Ontem tinha findado o primeiro acto desta tragicomédia, a governação a que temos direito. Hoje a peça continua. Desce o pano, começa o segundo acto. Mais bazófia de mentes superiormente iluminadas, que nos concedem a graça da sua inteligência ao nosso serviço. Guardiães do bem-fazer, é o que são. Desinteressadas almas, apenas a missão – o espírito de sacrifício – do serviço público. Sem outro interesse para além desse altruísta gesto.
No segundo acto da tragicomédia entram em cena inenarráveis criaturas especializadas em pedagogia. Circulam há largos anos nos corredores do ministério da educação. Consideram-se na vanguarda do pensamento. Educadores por excelência, desdobram-se em mil e uma experiências. Lamentavelmente, a fobia experimentadora leva-os a esquecer que as crianças que se arrastam pelos bancos da escola são as cobaias. Depois, estes praticantes da pedagogia "experimentativa" metem a cabeça na areia, como se avestruzes fossem, quando alguém mostra as estatísticas da iliteracia, as estatísticas que nos colocam em lugares nada orgulhosos quanto à qualidade do ensino.
De vez em quando, os pedagogos cintilantes saem da toca. É a ânsia de mostrar serviço. Puxam lustro ao ego sedento de protagonismo. Há que não esquecer: personalidades lustrosas têm um projecto de vida, deixar o seu nome marcado na história colectiva. Que nem seja pelos piores motivos, ainda que convencidos estejam que legam um contributo inestimável. Na hora de fazer balanços, olham para os lados, para cima, para baixo. Nunca para o seu umbigo, que esse passa ao lado da culpa, coitada, destinada a morrer solteira.

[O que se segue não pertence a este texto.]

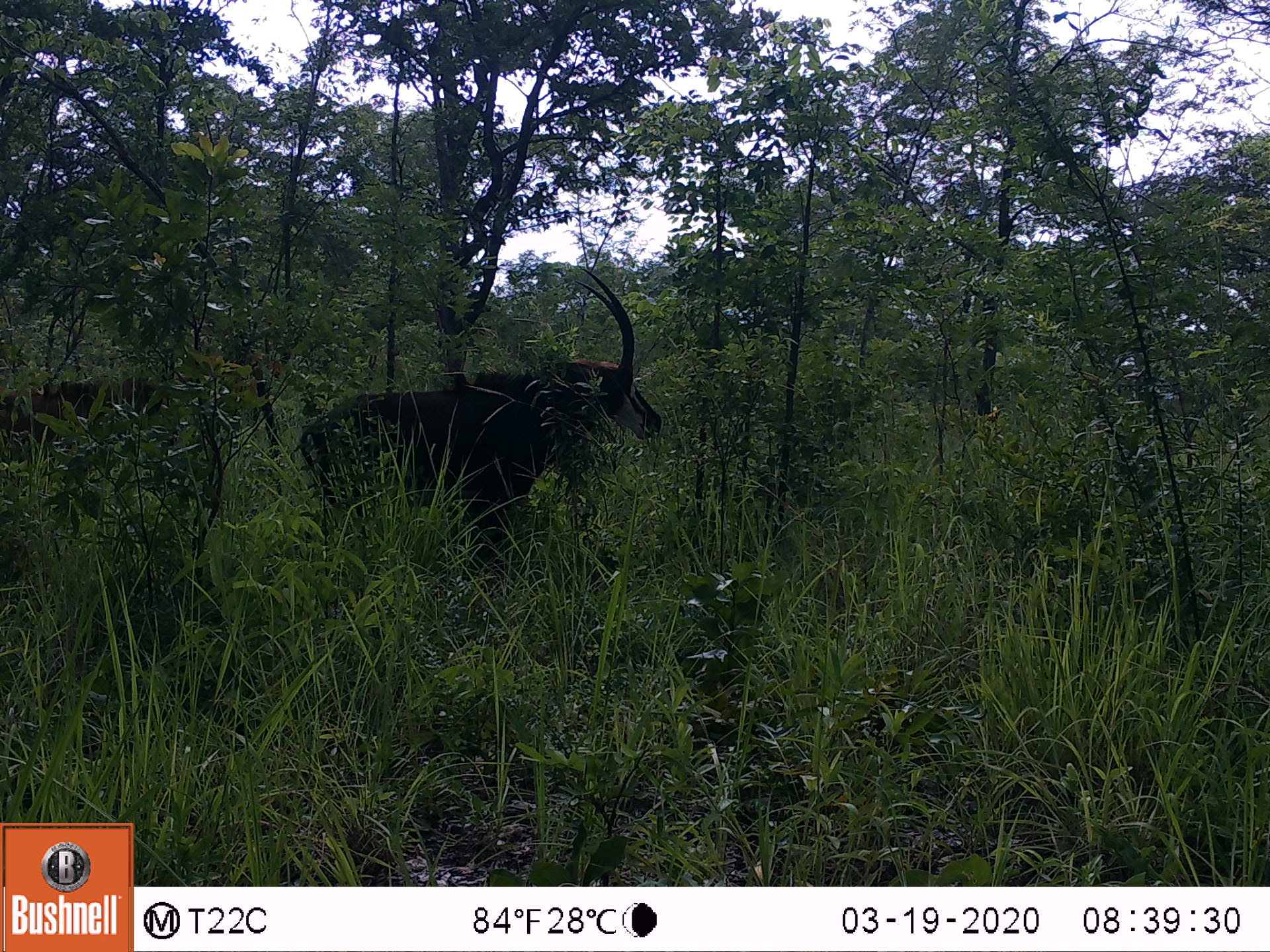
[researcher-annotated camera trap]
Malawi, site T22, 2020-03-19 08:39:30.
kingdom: Animalia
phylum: Chordata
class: Mammalia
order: Artiodactyla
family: Bovidae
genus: Hippotragus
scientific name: Hippotragus niger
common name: sable antelope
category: sable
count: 2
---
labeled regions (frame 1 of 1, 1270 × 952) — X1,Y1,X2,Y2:
sable: 307,274,661,557; 2,370,184,463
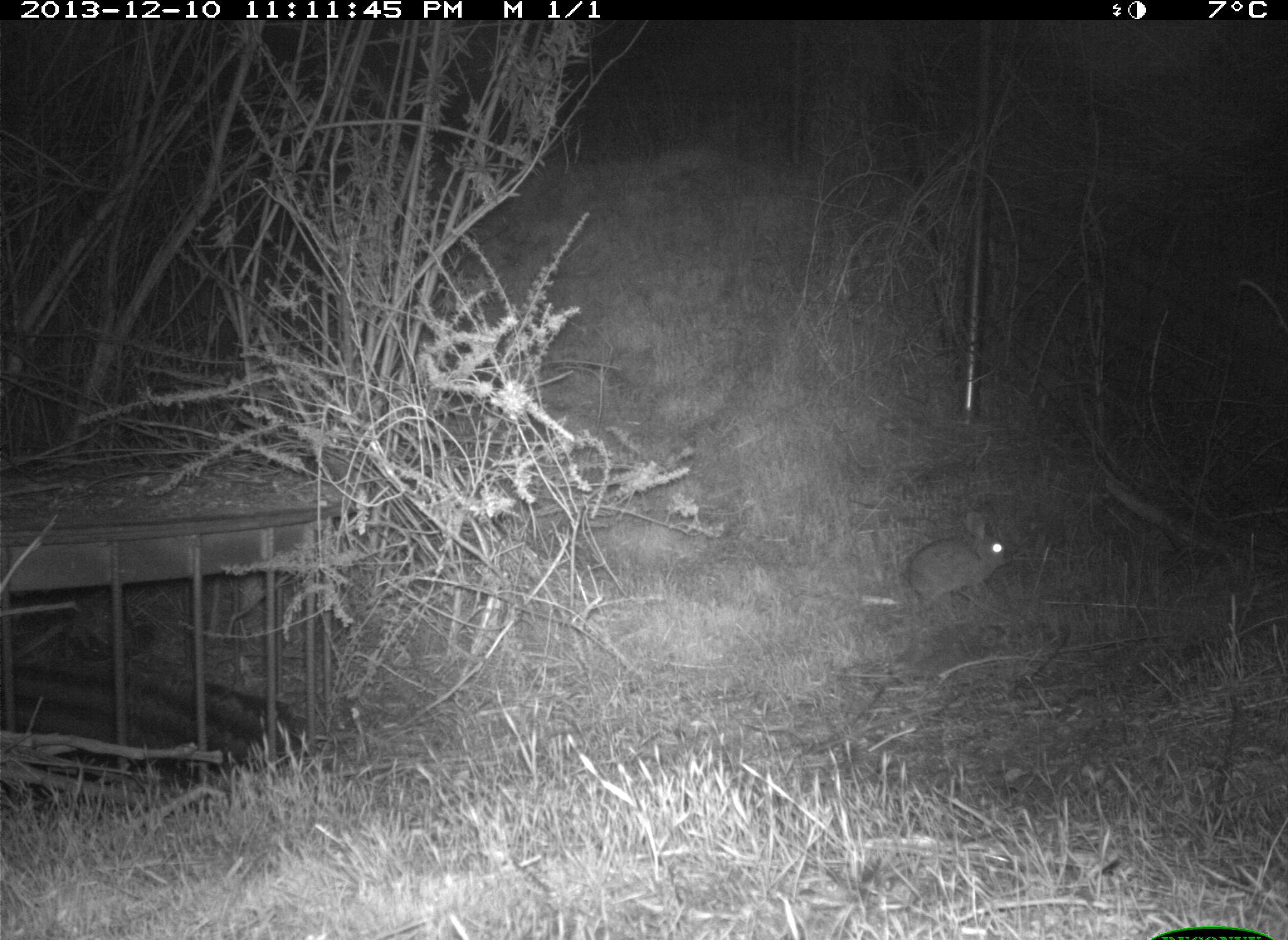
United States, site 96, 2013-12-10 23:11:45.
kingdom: Animalia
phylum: Chordata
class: Mammalia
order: Lagomorpha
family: Leporidae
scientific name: Leporidae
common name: rabbits and hares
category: rabbit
Rabbit (rabbits and hares) (Leporidae).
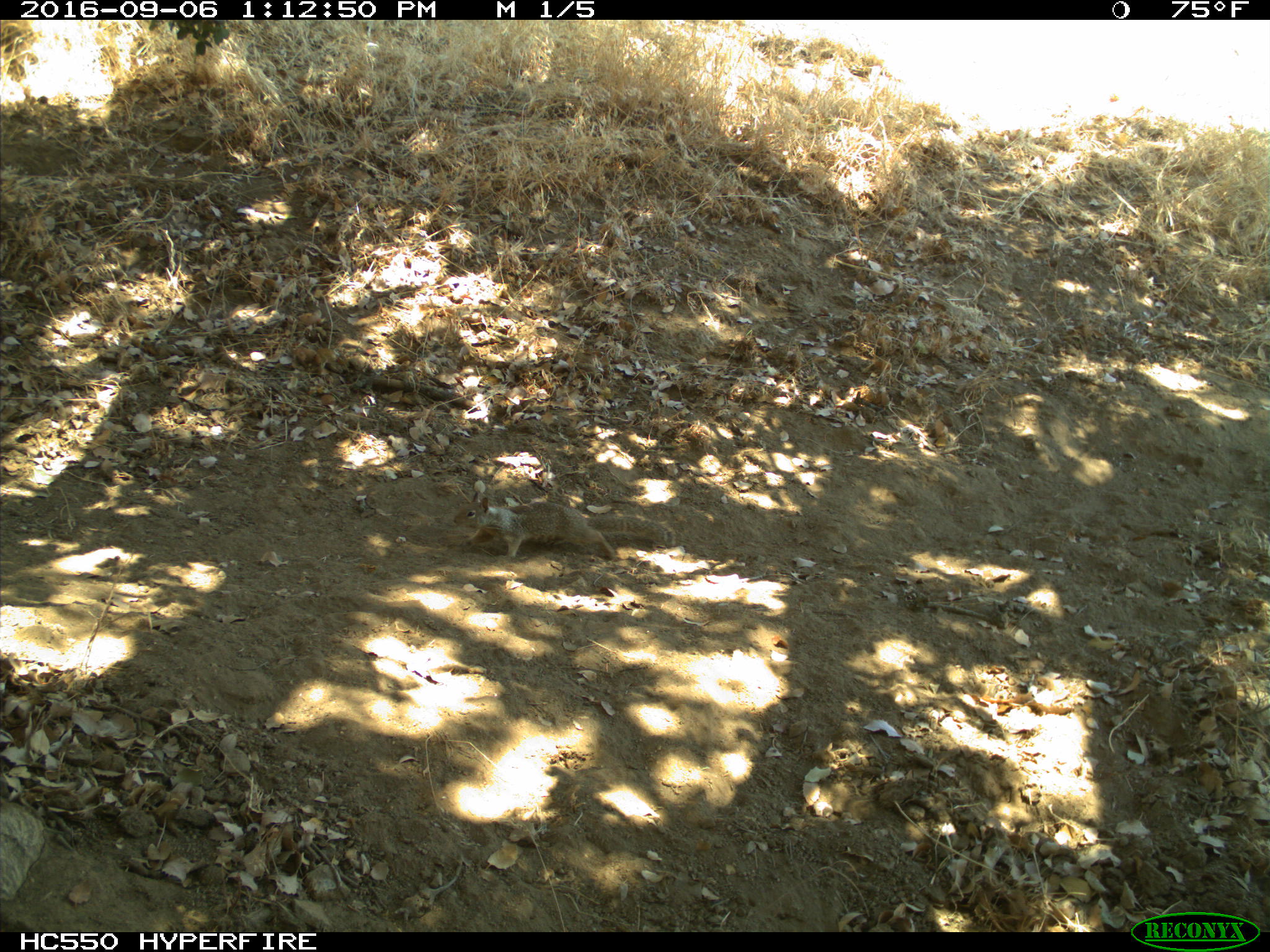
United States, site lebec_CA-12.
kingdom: Animalia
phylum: Chordata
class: Mammalia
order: Rodentia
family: Sciuridae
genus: Otospermophilus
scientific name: Otospermophilus beecheyi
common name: california ground squirrel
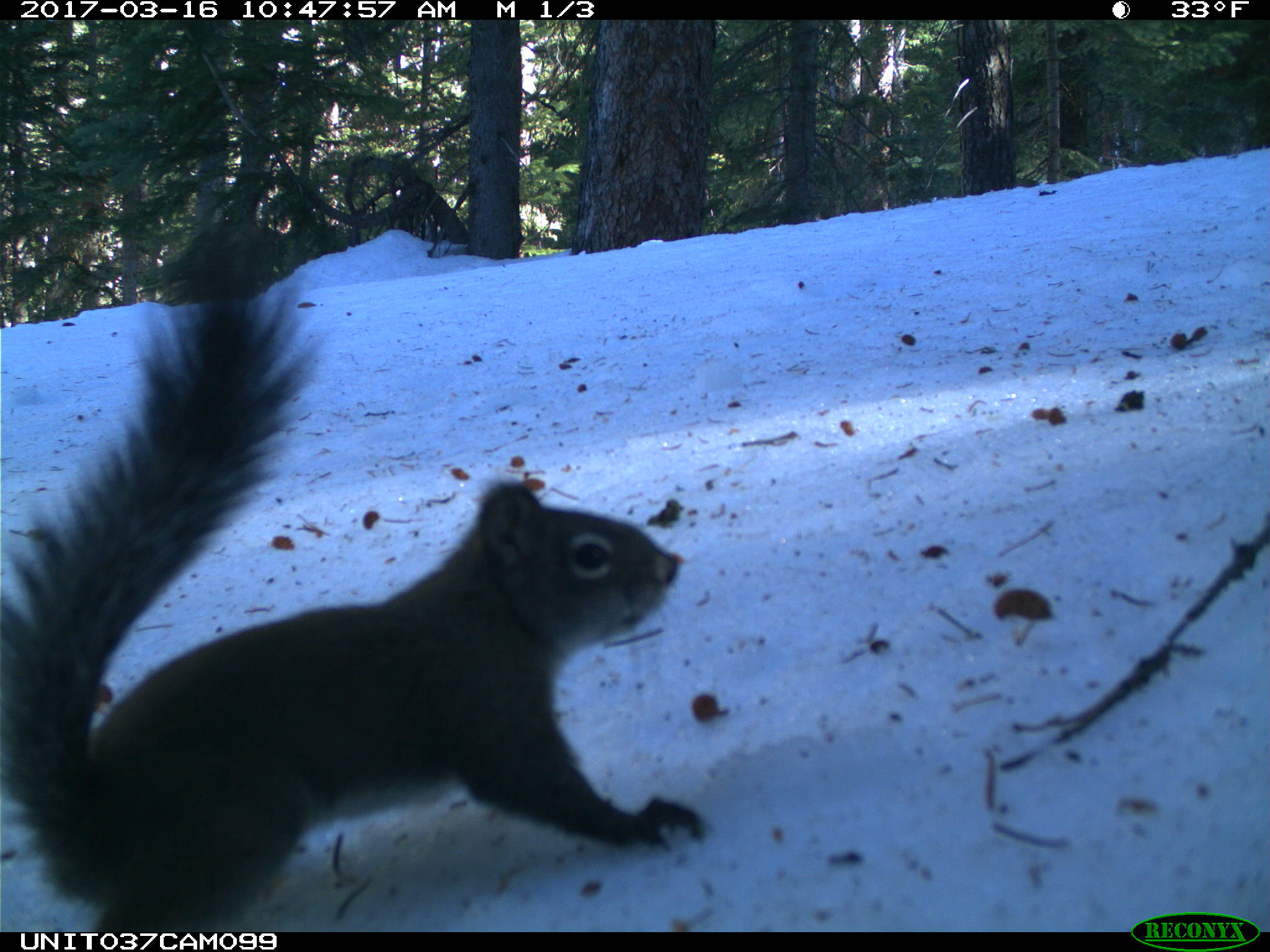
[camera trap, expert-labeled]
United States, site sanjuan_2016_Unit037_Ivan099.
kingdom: Animalia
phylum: Chordata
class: Mammalia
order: Rodentia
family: Sciuridae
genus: Tamiasciurus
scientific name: Tamiasciurus hudsonicus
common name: american red squirrel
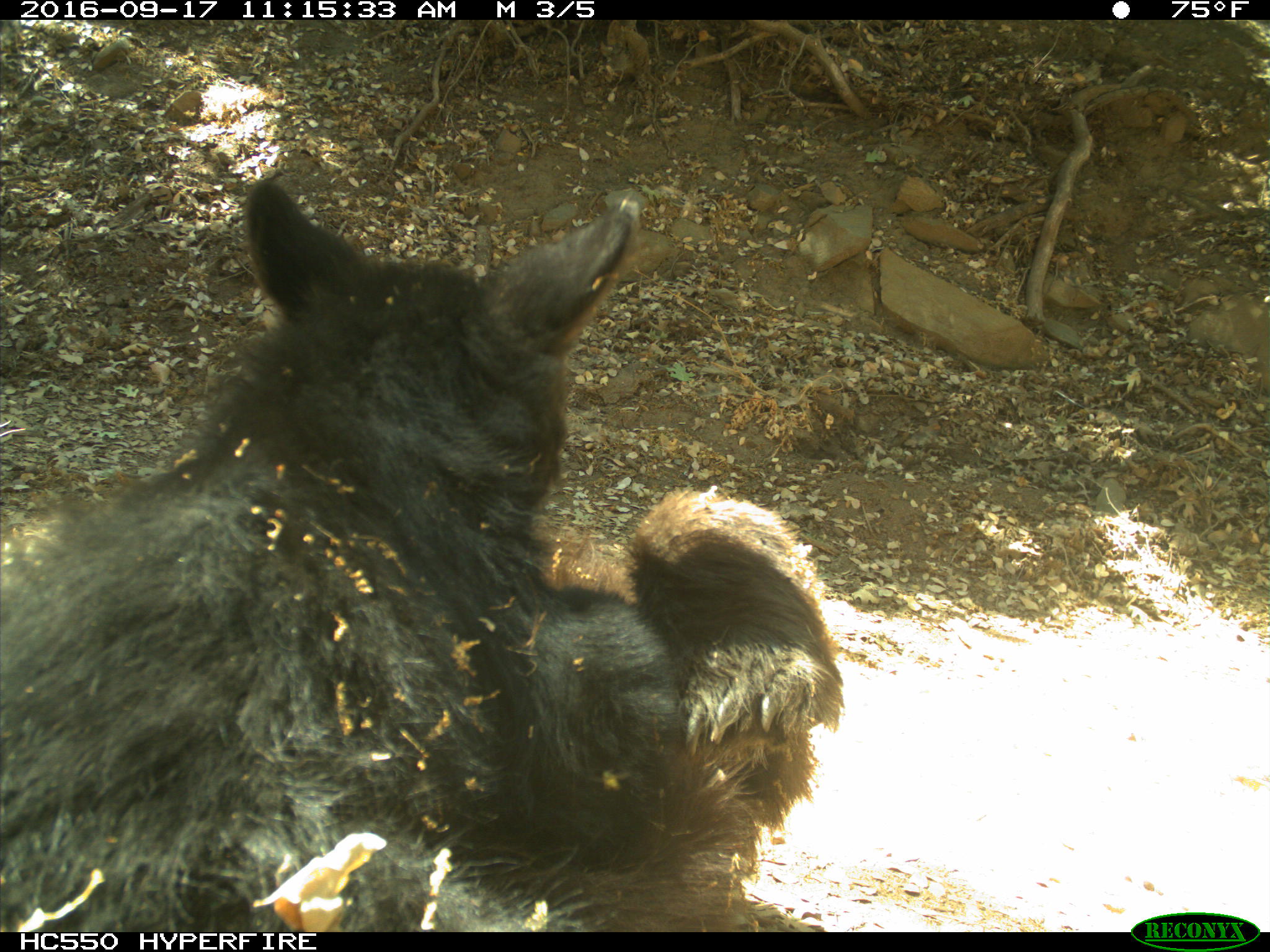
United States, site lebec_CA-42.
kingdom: Animalia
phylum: Chordata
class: Mammalia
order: Carnivora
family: Ursidae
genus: Ursus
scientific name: Ursus americanus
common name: american black bear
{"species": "Ursus americanus (american black bear)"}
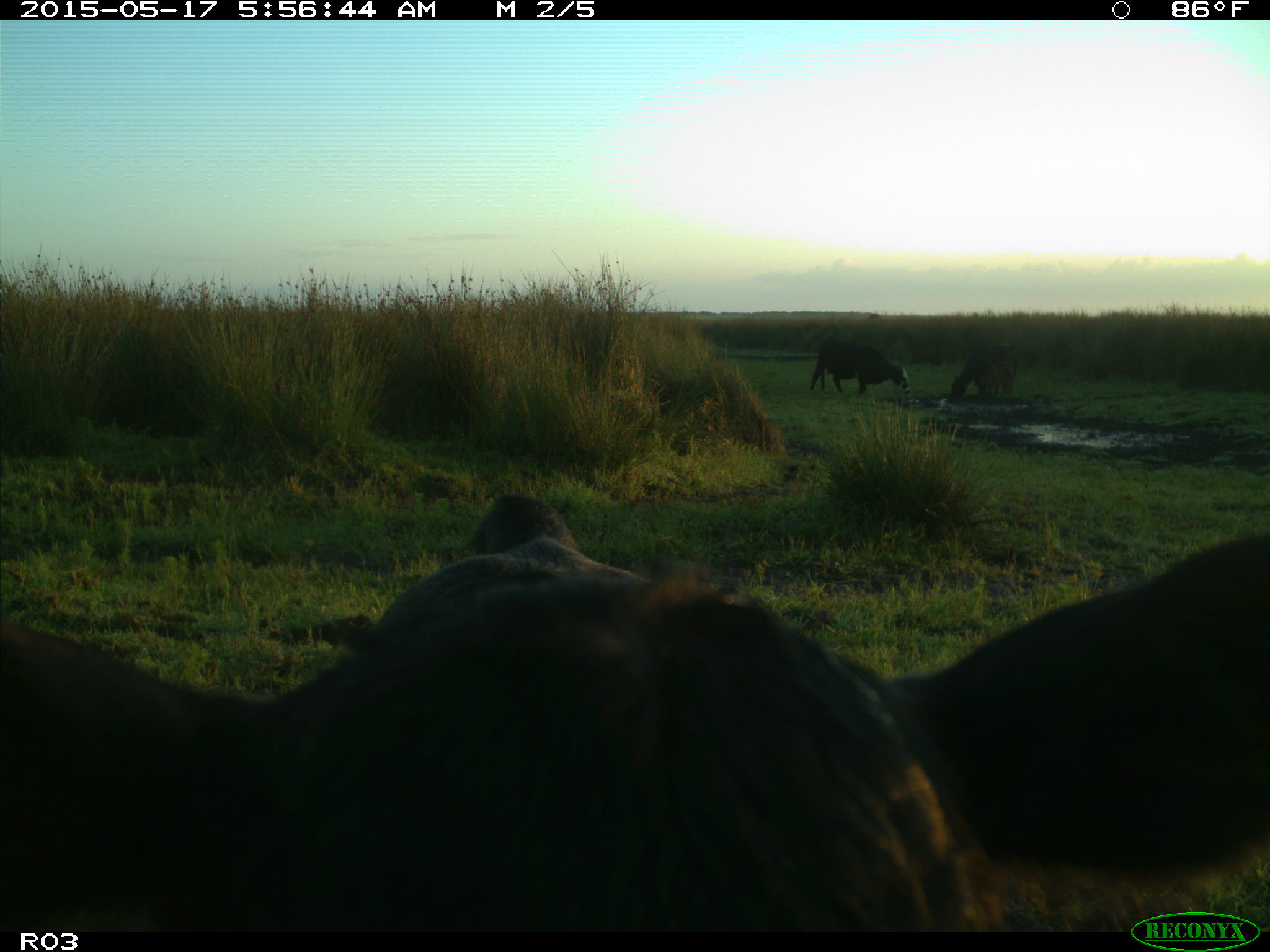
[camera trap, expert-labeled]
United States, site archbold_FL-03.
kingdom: Animalia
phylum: Chordata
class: Mammalia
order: Artiodactyla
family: Bovidae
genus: Bos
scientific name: Bos taurus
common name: domestic cow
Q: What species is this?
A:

Há dias, notícias de mais intromissões desnecessárias do governo e dos seus acólitos – os burocratas bem pensantes habituados a mal agir: uma comissão para apreciar a qualidade dos manuais escolares. Os manuais que falharem no crivo das eminências pardas arregimentadas à volta de uma mesa onde flutua uma carregada nuvem de nicotina (correcção: jamais será possível retratar estas reuniões com o ambiente carregado de maços de tabaco avidamente sorvidos pelos dedicados funcionários; até isso será proibido), os que falharem na avaliação ficam condenados a vegetar nas prateleiras esquecidas de uma qualquer biblioteca. Não terão o condão de sobrecarregar as mochilas dos alunos.
O defeito será meu, incréu das virtudes de sábias intervenções de almas caridosas que colocam ao serviço da comunidade o seu elevado saber. O defeito será meu, que continuo na ingénua confiança nas virtudes do mercado. Não percebo o afã interventor deste governo. Mexe por tudo e por nada, mexe em tudo o que se mexa. Sem compreender que às vezes a melhor maneira de agir é a omissão, deixar aos agentes que interagem no mercado a definição, livre e voluntária, das condições de funcionamento do mercado. O princípio aplica-se ao mercado dos manuais escolares. Porque hão-de iluminados burocratas do ministério da educação sobrepor-se ao conhecimento dos professores? Haverá aqui uma manifestação de desconfiança dos burocratas do ministério em relação aos seus pares, aos comuns professores que ensinam nas escolas?
Gosto de acreditar que não sou dado a teorias conspirativas. E, no entanto, desconfio desta absurda ideia do governo. Que ninguém se admire se, anos mais tarde, alguns dos pedantes burocratas que aprovam manuais escolares começarem a exibir súbitos e inesperados sinais exteriores de riqueza. Dando de barato que esta gente não consegue angariar a riqueza por via de herança, ou que a abastança não lhes chega através de um seis no totoloto, é fácil adivinhar a origem do enriquecimento. Põem-se mesmo a jeito dos dinheiros sujos que as editoras se predispõem a passar debaixo da mesa, para pagar os favores dos censores de serviço. Está estudado: as decisões dos governantes são influenciadas pelos burocratas, que afinal têm um interesse directo nelas. Locupletamento, numa só palavra.
Como ontem, o segundo acto da peça invoca reminiscências de esquecível Estado Novo. Uma comissão de avaliação dos manuais escolares, o estigma dos censores. Que agora não actuam na comunicação social nem estão munidos de lápis azul. Como ontem, ecos do Estado Novo que ressoam nesta governação de maioria absoluta cor-de-rosa. Nada que não fosse de esperar. É a diferença entre o exercício do poder e o abuso do poder. Tantos anos estiveram os socialistas à espera de uma maioria absoluta, que agora aproveitam a ocasião enquanto podem. Talvez por desconfiarem, no seu íntimo, que tão cedo não repetem o resultado que lhes foi oferecido por um erro de casting chamado Santana Lopes.